### Instructions to follow
Put the lines of the listing from the line with "Identify which from" up to and including the line with "Answer: (x=851, y=650)" into a numbered list. Skip the blank lines and leave out the pictures.

### Spatial question entries

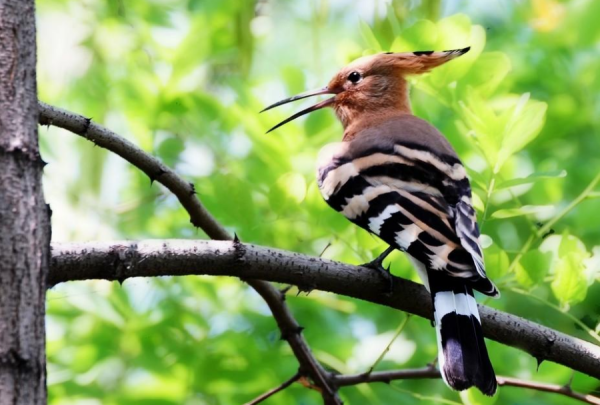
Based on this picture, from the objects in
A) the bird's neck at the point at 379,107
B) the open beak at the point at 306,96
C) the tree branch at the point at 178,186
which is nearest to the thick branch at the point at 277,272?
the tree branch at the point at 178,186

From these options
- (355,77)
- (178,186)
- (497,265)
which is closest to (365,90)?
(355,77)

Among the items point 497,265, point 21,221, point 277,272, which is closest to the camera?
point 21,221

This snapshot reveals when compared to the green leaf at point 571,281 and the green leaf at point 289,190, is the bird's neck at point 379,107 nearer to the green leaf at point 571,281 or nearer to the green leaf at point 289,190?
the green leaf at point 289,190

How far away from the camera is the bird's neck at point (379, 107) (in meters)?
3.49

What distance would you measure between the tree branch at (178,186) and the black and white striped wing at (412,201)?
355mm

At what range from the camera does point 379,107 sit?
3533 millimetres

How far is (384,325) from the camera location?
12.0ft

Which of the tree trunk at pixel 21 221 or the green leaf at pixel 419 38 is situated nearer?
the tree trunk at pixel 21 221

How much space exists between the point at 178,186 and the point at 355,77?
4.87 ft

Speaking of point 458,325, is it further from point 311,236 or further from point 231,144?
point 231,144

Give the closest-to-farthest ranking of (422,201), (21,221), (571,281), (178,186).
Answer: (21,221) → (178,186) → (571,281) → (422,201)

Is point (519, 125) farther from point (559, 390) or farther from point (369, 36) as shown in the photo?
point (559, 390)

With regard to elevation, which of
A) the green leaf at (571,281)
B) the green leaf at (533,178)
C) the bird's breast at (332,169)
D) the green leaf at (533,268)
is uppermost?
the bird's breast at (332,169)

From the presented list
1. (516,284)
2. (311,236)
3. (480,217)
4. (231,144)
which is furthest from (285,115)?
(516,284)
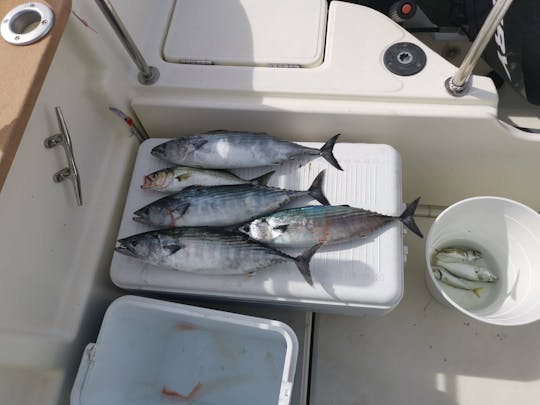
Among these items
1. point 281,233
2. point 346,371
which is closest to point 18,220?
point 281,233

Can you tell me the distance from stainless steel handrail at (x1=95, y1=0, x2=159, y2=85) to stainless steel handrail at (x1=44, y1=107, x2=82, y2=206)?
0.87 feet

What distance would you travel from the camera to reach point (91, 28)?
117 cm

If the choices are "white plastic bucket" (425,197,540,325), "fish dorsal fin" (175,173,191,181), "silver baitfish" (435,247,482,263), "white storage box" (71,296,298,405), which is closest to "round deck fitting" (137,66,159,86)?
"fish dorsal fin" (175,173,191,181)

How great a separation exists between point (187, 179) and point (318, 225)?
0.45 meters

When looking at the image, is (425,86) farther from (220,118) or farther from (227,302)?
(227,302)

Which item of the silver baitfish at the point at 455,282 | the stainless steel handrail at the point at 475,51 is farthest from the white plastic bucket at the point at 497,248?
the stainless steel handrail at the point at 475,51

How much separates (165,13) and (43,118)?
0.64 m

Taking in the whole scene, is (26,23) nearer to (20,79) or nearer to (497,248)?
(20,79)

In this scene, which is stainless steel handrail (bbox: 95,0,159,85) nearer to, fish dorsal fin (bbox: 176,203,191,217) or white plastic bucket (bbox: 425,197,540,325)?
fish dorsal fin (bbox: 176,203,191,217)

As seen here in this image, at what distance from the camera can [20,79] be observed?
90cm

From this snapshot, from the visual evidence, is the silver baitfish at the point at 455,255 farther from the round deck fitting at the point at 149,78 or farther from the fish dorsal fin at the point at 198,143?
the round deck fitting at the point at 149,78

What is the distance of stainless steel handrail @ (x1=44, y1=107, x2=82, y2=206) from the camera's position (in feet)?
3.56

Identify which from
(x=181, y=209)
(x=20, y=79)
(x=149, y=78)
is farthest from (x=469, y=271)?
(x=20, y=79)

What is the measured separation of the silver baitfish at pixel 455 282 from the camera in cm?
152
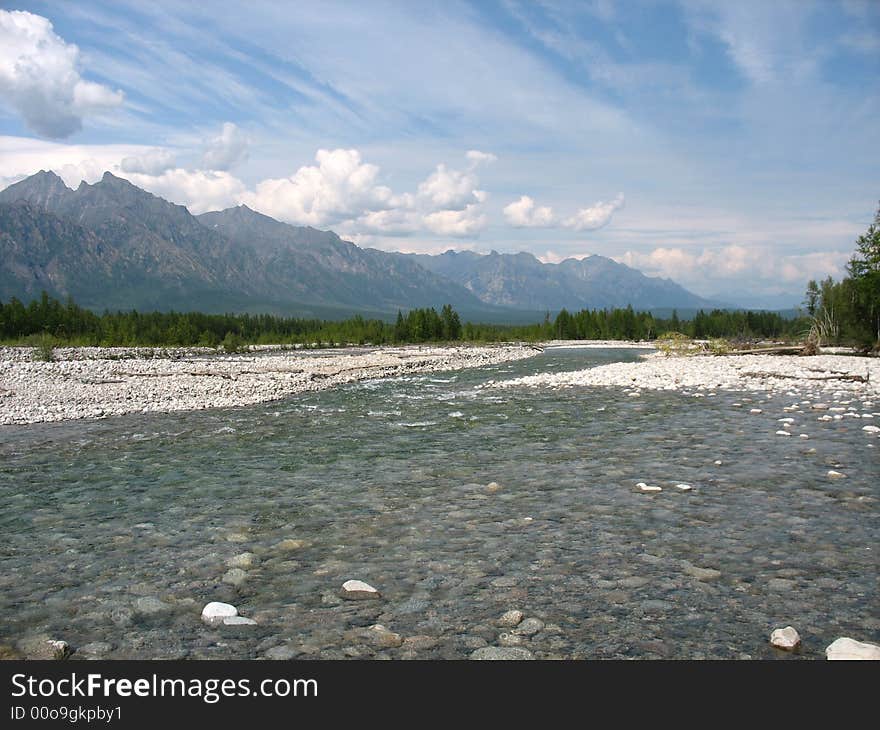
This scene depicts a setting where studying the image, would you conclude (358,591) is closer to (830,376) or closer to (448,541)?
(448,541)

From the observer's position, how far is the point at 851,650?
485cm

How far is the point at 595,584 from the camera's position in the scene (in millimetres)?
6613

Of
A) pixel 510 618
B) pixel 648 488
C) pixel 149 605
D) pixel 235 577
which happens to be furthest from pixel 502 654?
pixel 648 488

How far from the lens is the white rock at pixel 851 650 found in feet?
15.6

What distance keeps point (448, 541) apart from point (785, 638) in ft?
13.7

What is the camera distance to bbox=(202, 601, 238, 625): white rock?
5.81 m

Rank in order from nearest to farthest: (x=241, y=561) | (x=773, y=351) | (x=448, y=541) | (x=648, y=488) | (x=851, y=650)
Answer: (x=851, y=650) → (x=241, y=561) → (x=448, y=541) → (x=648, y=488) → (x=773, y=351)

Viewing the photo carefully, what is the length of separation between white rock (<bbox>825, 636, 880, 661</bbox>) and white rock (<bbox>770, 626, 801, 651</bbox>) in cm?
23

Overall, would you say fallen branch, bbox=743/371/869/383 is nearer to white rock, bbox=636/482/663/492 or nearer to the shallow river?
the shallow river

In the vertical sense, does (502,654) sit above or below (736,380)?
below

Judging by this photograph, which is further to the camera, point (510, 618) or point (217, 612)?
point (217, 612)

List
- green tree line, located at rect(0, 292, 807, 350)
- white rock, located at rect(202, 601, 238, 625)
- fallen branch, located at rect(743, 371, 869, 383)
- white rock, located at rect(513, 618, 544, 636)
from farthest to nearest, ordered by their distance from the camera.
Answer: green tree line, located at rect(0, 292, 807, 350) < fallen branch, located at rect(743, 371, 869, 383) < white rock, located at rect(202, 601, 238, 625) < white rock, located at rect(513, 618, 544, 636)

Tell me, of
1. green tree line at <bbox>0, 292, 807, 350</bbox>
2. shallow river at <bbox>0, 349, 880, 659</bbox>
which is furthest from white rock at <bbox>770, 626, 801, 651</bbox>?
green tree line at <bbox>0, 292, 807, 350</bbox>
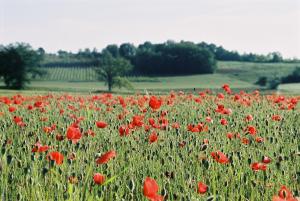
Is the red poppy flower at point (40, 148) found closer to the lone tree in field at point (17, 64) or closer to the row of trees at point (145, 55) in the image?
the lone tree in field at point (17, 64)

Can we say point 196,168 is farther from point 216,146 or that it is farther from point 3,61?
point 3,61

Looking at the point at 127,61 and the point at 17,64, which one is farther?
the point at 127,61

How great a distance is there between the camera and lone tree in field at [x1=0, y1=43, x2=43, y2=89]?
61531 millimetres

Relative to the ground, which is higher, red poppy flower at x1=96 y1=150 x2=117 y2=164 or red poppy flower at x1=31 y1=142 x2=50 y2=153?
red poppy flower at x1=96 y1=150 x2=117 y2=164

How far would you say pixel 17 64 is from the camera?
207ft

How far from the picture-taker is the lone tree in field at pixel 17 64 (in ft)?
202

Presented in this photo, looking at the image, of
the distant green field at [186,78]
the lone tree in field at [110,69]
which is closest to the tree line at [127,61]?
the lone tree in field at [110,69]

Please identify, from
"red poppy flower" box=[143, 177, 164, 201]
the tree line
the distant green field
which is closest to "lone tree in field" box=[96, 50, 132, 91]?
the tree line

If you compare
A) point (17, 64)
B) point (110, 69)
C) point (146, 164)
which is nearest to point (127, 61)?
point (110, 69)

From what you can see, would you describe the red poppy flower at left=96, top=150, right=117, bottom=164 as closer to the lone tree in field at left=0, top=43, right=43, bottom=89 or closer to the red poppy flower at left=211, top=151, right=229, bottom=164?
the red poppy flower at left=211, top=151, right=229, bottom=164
* * *
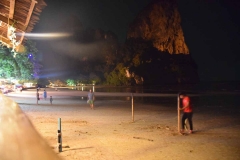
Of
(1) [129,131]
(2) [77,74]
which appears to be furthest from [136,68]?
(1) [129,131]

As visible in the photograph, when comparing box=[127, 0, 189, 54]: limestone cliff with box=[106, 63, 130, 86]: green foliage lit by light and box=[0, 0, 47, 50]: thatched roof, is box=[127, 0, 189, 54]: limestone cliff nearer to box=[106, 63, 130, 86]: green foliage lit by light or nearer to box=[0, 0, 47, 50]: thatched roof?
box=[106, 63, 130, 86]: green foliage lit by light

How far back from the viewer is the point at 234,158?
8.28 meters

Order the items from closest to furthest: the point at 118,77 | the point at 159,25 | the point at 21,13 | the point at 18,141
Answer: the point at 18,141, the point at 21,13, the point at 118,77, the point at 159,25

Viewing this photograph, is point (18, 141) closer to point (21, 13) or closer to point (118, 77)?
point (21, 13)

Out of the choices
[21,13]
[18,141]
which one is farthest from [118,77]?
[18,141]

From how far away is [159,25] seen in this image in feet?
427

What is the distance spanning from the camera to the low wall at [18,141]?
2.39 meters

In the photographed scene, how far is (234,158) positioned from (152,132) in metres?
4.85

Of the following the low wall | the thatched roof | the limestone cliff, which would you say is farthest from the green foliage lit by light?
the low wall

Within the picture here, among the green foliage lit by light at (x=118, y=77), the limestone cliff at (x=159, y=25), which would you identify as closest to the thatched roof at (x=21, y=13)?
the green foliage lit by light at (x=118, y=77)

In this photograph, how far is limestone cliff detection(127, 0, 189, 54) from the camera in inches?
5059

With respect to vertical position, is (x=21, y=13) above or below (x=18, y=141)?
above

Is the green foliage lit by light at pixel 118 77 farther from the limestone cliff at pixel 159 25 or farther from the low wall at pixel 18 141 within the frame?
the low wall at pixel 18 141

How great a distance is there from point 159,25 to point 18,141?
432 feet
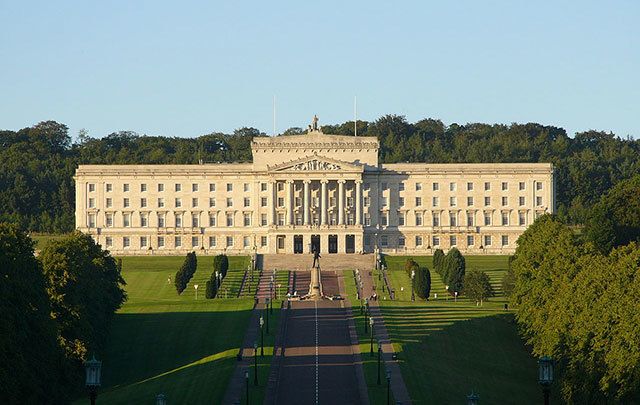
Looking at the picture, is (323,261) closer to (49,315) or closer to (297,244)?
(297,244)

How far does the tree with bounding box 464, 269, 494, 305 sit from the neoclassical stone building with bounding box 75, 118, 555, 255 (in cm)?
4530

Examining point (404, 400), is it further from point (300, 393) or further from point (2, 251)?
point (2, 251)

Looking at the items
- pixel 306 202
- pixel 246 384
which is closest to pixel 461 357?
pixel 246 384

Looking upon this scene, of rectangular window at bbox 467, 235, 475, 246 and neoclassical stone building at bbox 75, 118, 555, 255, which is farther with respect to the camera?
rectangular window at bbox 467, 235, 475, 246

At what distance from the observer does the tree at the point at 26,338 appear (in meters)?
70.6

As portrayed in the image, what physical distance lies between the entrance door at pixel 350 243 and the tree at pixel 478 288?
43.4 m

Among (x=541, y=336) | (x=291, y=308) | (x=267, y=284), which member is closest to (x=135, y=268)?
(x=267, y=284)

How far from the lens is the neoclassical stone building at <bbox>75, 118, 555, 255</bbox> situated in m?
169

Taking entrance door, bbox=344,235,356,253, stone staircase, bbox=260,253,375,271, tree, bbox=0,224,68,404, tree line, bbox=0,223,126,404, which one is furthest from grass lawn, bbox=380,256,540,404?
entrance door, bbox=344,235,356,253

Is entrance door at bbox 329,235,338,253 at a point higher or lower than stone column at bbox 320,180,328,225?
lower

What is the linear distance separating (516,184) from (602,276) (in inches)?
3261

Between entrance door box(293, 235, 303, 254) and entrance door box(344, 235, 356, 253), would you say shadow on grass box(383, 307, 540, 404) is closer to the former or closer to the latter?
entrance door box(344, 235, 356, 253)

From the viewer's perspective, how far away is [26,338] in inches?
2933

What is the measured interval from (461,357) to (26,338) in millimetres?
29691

### Result of the exercise
1. Identify which from
2. (x=181, y=209)
3. (x=20, y=79)
4. (x=149, y=78)
5. is farthest from (x=469, y=271)?
6. (x=20, y=79)
7. What is the measured separation of the silver baitfish at pixel 455 282 from the camera in cm?
8. 152
9. This scene depicts a setting where studying the image, would you conclude (358,591) is closer to (830,376) or closer to (448,541)?
10. (448,541)
11. From the observer's position, how far is the point at 851,650?
12. 485cm
13. How far is the point at 595,584 from the camera's position in the scene (in millimetres)?
14. 6613
15. Of
16. A) pixel 510 618
17. B) pixel 648 488
18. C) pixel 149 605
19. D) pixel 235 577
20. which happens to be furthest from pixel 502 654?
21. pixel 648 488
22. How far from the lens is the white rock at pixel 851 650 found in feet?
23. 15.6
24. What distance keeps point (448, 541) apart from point (785, 638) in ft?
25. 13.7
26. What is the camera distance to bbox=(202, 601, 238, 625): white rock?
27. 5.81 m
28. Rank in order from nearest to farthest: (x=241, y=561) | (x=773, y=351) | (x=448, y=541) | (x=648, y=488) | (x=851, y=650)
29. Answer: (x=851, y=650) → (x=241, y=561) → (x=448, y=541) → (x=648, y=488) → (x=773, y=351)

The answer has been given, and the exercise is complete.